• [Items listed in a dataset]
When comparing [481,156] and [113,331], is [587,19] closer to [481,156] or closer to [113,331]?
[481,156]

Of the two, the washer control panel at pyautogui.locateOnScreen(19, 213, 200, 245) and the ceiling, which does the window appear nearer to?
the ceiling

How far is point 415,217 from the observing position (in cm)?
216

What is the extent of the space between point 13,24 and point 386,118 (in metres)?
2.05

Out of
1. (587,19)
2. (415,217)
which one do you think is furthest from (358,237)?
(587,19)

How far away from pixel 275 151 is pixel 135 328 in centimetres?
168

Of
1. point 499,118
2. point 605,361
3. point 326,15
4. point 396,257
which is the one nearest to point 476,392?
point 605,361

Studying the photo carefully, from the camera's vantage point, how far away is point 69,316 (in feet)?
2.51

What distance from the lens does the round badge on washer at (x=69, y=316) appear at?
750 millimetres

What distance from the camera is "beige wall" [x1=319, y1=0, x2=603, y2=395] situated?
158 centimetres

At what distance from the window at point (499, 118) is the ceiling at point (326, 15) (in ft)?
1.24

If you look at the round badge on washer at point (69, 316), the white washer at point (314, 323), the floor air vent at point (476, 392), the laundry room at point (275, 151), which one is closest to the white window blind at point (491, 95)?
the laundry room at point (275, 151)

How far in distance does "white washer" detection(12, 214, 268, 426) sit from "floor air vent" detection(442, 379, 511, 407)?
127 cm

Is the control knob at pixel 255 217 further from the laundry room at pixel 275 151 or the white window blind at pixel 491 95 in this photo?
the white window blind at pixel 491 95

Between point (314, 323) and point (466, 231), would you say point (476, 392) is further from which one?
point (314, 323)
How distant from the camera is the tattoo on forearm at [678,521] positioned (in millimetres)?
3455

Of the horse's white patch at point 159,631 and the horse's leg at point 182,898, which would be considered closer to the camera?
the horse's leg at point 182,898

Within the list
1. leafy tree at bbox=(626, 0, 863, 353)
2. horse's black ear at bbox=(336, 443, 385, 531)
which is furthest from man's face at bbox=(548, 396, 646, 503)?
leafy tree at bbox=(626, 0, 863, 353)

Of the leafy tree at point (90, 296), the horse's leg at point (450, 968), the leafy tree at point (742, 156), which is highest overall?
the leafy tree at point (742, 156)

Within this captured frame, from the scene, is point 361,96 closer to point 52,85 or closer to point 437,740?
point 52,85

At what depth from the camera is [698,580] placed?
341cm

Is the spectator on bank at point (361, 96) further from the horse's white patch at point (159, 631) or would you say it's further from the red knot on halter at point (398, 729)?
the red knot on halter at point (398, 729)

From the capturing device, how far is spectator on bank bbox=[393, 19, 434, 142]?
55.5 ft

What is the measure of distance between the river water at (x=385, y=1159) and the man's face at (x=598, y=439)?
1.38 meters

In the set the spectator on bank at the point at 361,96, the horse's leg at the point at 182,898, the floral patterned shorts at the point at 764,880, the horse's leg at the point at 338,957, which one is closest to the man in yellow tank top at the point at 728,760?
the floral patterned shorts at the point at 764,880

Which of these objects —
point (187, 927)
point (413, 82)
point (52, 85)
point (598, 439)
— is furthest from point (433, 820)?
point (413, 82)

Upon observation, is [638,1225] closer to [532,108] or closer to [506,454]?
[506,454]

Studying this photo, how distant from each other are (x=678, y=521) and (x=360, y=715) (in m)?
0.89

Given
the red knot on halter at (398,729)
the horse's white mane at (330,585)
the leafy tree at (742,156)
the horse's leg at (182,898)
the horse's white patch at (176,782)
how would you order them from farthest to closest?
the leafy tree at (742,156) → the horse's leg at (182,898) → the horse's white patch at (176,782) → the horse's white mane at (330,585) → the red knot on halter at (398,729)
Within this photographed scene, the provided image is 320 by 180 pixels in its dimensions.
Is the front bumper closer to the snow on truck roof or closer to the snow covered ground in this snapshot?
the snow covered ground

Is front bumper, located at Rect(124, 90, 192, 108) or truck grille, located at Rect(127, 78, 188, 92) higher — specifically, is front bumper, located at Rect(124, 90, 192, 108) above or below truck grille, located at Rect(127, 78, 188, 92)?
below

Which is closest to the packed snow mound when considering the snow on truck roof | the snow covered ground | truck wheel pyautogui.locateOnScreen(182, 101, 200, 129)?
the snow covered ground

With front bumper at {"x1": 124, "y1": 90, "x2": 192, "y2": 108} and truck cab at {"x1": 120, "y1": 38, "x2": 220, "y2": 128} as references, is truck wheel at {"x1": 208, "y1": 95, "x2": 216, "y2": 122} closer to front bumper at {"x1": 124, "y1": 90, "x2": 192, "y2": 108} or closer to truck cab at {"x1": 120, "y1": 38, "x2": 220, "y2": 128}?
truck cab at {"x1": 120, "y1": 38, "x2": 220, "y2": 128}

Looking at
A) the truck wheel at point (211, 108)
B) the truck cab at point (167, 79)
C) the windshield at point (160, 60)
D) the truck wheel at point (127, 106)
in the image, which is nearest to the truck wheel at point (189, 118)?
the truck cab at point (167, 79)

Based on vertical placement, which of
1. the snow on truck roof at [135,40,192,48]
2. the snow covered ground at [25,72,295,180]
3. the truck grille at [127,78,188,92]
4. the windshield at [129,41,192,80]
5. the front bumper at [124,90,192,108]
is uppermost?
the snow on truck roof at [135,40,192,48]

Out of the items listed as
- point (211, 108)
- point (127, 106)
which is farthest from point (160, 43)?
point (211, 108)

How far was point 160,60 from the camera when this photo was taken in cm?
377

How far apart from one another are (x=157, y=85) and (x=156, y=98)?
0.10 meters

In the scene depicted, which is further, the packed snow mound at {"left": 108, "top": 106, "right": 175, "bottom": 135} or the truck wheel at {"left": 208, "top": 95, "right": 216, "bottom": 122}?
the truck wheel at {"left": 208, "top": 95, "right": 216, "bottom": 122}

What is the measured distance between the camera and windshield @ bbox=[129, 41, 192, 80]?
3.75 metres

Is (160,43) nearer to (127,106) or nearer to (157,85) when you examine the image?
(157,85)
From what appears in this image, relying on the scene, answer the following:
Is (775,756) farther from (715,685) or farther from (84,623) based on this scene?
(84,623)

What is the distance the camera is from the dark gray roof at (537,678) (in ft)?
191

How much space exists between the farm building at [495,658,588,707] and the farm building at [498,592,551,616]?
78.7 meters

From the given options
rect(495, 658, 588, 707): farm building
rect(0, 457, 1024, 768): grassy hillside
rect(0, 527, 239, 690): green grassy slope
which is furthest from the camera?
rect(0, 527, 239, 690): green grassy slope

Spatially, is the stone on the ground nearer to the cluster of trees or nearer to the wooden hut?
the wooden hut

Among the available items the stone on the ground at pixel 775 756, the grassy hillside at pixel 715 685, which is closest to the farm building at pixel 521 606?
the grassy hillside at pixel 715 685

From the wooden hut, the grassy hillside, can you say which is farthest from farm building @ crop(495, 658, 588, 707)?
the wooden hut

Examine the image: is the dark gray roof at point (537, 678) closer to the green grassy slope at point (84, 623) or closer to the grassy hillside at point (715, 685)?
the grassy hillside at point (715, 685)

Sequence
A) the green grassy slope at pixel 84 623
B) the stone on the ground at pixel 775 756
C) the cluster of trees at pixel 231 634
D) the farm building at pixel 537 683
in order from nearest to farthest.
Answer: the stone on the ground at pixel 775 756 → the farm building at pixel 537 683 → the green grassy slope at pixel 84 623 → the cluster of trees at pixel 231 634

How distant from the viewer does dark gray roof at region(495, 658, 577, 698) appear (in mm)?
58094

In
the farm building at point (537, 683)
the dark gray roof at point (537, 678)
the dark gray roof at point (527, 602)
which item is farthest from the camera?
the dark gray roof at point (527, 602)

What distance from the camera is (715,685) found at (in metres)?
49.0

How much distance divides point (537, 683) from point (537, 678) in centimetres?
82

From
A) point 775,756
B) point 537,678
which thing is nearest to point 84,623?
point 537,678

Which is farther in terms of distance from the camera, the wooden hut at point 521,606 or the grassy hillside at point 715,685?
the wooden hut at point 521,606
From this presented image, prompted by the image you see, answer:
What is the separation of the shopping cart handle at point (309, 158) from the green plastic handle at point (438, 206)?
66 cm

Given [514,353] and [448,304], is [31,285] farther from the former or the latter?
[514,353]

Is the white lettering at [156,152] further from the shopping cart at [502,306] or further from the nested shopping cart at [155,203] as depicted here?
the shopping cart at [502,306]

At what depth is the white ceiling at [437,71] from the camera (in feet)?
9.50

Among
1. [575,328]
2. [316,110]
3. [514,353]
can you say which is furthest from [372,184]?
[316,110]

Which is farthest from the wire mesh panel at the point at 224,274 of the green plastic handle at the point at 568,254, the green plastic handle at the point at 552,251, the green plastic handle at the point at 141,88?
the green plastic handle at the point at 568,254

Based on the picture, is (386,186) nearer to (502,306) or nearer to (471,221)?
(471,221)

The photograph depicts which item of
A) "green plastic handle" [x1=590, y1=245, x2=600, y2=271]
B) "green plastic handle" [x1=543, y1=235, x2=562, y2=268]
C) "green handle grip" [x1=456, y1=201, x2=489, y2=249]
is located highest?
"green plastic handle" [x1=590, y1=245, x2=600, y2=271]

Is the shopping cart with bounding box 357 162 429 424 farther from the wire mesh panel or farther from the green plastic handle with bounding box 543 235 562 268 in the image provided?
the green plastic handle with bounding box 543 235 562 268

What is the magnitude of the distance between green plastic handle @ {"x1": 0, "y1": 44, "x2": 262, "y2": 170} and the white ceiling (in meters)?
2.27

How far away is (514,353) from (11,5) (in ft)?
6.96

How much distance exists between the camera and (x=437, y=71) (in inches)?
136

• [Problem statement]
Which lines in the entries above contain the word "feet", with case taken into account? Locate and copy out each such line.

• [Finished exercise]
Studying the photo carefully, from the camera's vantage point, how far away is point 69,316 (in feet)?
At what depth is the white ceiling at [437,71] from the camera (in feet)?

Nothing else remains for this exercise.